>> begin

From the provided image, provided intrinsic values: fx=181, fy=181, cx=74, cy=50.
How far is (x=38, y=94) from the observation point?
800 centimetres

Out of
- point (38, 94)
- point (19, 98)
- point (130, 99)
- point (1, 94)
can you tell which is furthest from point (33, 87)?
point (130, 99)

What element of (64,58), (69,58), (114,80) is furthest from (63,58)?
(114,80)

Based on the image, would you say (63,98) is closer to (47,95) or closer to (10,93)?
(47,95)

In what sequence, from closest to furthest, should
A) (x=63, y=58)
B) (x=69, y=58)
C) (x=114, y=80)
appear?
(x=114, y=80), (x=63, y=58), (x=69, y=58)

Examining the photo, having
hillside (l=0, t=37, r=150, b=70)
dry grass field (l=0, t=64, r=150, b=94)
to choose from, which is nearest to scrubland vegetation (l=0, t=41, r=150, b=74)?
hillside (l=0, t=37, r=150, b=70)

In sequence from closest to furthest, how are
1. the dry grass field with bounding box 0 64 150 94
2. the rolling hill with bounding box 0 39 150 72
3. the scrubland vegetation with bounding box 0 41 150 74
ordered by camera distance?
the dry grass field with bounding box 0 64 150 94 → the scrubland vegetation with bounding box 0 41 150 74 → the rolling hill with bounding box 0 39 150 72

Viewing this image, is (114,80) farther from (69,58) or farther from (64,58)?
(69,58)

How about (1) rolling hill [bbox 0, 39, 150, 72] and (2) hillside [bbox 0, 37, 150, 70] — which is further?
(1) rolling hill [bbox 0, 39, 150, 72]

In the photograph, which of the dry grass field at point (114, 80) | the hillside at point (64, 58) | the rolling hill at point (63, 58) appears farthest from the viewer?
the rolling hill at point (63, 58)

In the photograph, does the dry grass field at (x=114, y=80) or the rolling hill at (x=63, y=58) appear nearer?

>> end

Short task - Copy every one of the lines above word for word.

Exercise output -
From the provided image, provided intrinsic values: fx=181, fy=181, cx=74, cy=50.
How far is (x=38, y=94) from the observation point?
800 centimetres

Out of
- point (38, 94)
- point (19, 98)
- point (130, 99)
- point (1, 94)
can you tell which is furthest from point (33, 87)?
point (130, 99)

What element of (64,58), (69,58), (114,80) is furthest from (63,58)?
(114,80)

Based on the image, would you say (63,98) is closer to (47,95) or closer to (10,93)?
(47,95)

In what sequence, from closest to furthest, should
A) (x=63, y=58)
B) (x=69, y=58)
C) (x=114, y=80)
appear?
(x=114, y=80), (x=63, y=58), (x=69, y=58)

Examining the photo, having
hillside (l=0, t=37, r=150, b=70)
dry grass field (l=0, t=64, r=150, b=94)
to choose from, which is nearest to scrubland vegetation (l=0, t=41, r=150, b=74)?
hillside (l=0, t=37, r=150, b=70)

In sequence from closest to furthest, how are
1. the dry grass field with bounding box 0 64 150 94
2. the rolling hill with bounding box 0 39 150 72
3. the scrubland vegetation with bounding box 0 41 150 74
ordered by camera distance?
the dry grass field with bounding box 0 64 150 94 → the scrubland vegetation with bounding box 0 41 150 74 → the rolling hill with bounding box 0 39 150 72

Viewing this image, is (114,80) farther from (69,58) or farther from (64,58)?
(69,58)

How about (1) rolling hill [bbox 0, 39, 150, 72] and (2) hillside [bbox 0, 37, 150, 70] — which is further?
(1) rolling hill [bbox 0, 39, 150, 72]

In the photograph, which of the dry grass field at point (114, 80) | the hillside at point (64, 58) | the rolling hill at point (63, 58) appears farthest from the viewer?
the rolling hill at point (63, 58)

In the photograph, does the dry grass field at (x=114, y=80) or the rolling hill at (x=63, y=58) appear nearer?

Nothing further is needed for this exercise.